▶ EXCERPT:
........
Constitution said its pipeline is a “critical natural gas infrastructure needed to meet the natural gas demands of the Northeast United States – the current winter supply and pricing environment in New England making this point most clear and obvious.” (See FERC, RTOs: Grid Performed Better in Jan. Cold Snap vs. 2014.)
In a proceeding related to the Millennium Pipeline, FERC last September ruled against the NYSDEC on a similar issue of timeliness, finding the agency had waived its authority to issue or deny a water quality certification for the project by failing to act within the one-year time frame required by the Clean Water Act (CP16-17). (See Environmentalists Denounce FERC Millennium Pipeline Ruling.)
SPP’s Market Monitoring Unit (MMU) last week conducted its first quarterly market report webinar, importing a practice MMU Executive Director Keith Collins used while at CAISO.
“It is not only a great forum for us to present on our quarterly report, but it also allows for great interactive discussion between market participants and market monitoring staff,” said Collins, who joined the MMU last year.
........
▶ EXERCISE DATA:
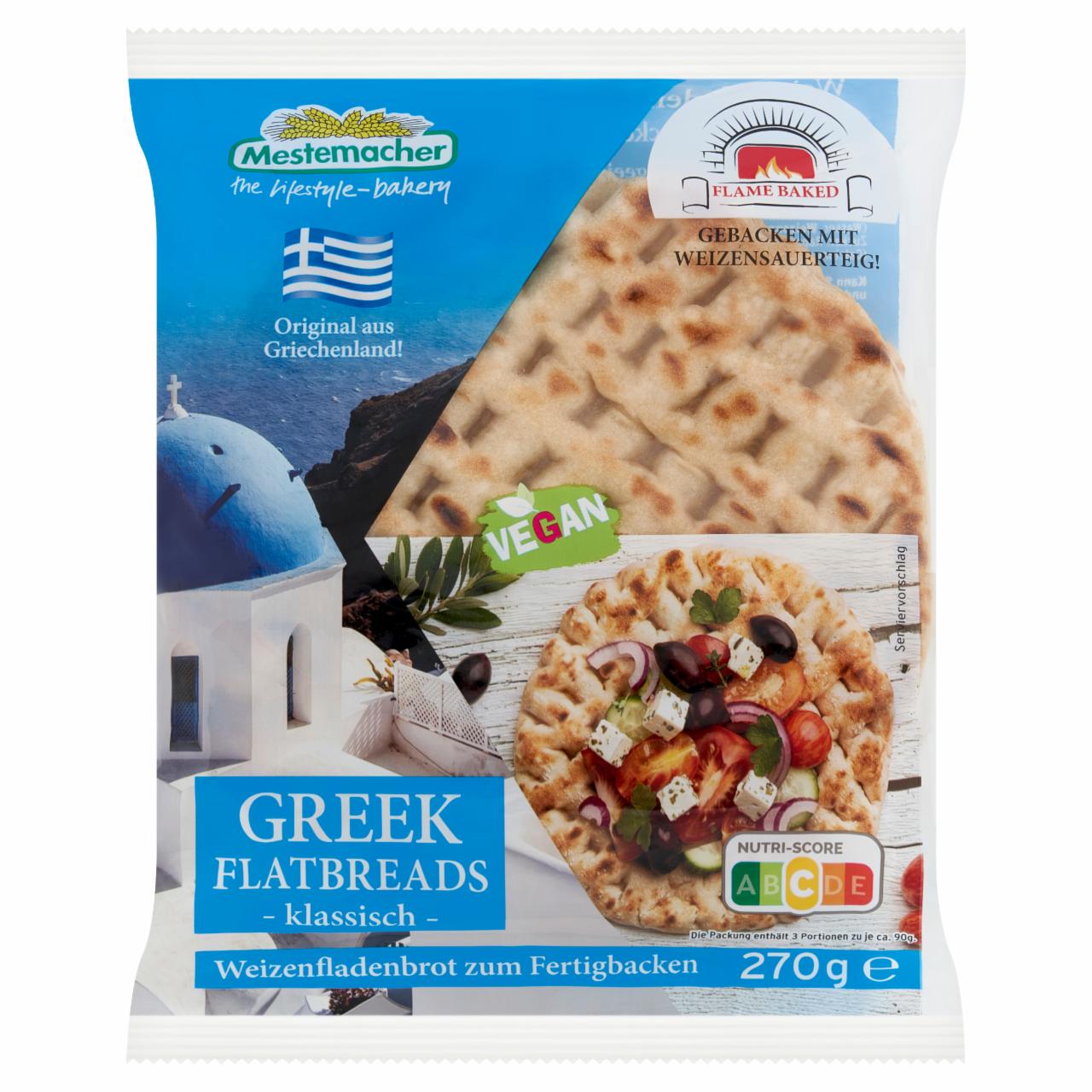 Zdjęcia - Mestemacher Chlebek pszenny w stylu greckim 270 g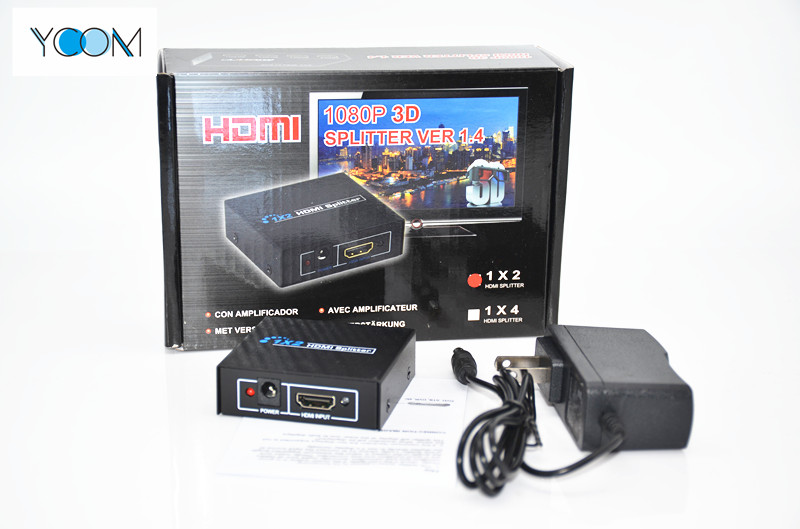 1X4 HDMI Converter 1080P soporta 3D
........
▶ WHAT IS REQUIRED: Render into Spanish this sentence from the energy news excerpt: "SPP’s Market Monitoring Unit (MMU) last week conducted its first quarterly market report webinar, importing a practice MMU Executive Director Keith Collins used while at CAISO."

▶ PROBLEM SOLUTION: La Unidad de Monitoreo del Mercado (MMU) de SPP realizó la semana pasada su primer seminario web sobre el informe trimestral del mercado, adoptando una práctica que el director ejecutivo de la MMU, Keith Collins, utilizaba durante su etapa en CAISO.